Given data:
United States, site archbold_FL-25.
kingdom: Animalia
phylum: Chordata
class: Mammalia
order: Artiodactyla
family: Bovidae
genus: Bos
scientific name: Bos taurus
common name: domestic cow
--
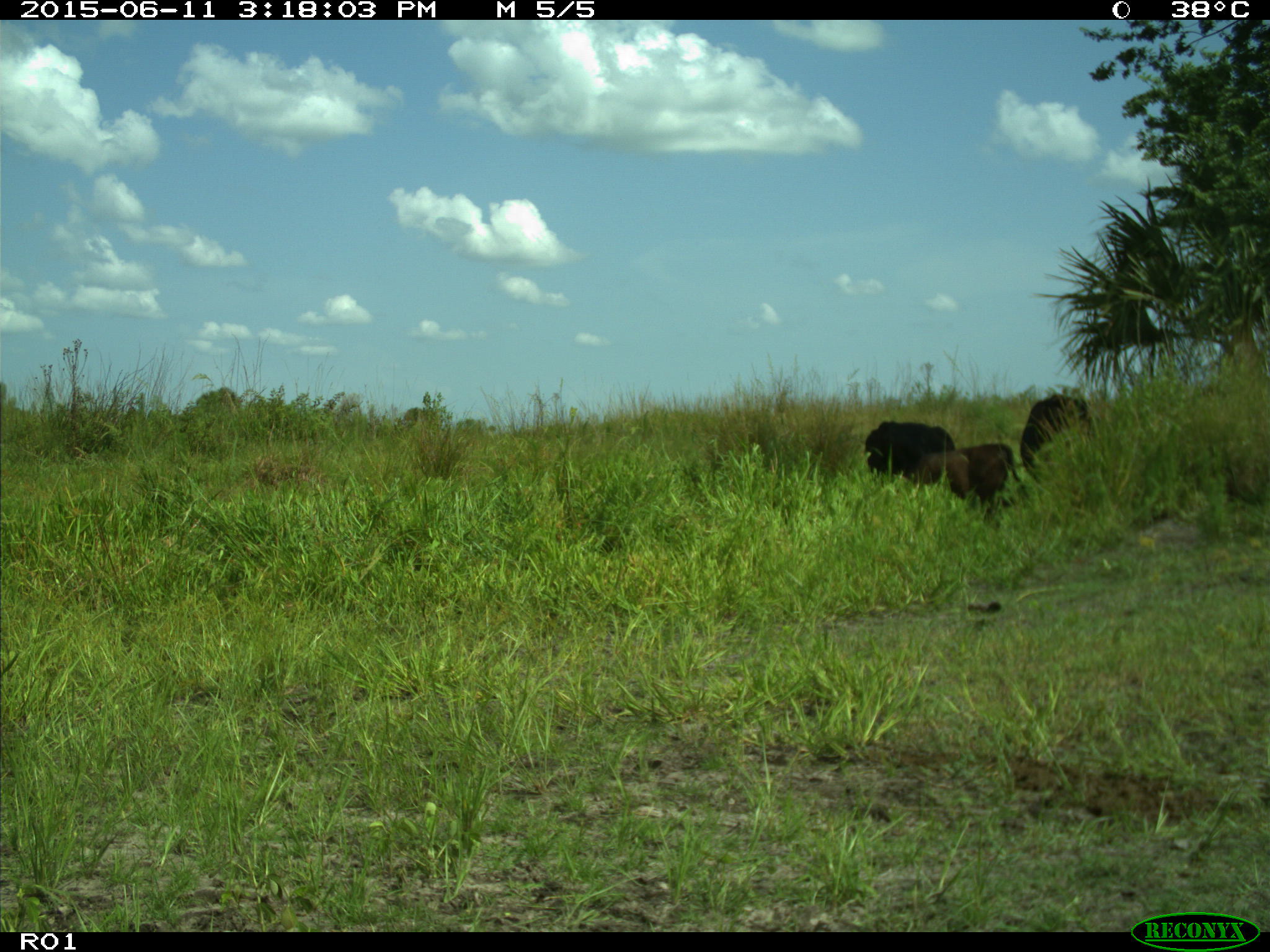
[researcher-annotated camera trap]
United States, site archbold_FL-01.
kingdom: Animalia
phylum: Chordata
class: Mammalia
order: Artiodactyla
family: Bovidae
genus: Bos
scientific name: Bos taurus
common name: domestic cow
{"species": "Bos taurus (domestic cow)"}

Exercise aim: Look through the data above and report every line in which "United" appears.

Solved exercise:
United States, site archbold_FL-25.
United States, site archbold_FL-01.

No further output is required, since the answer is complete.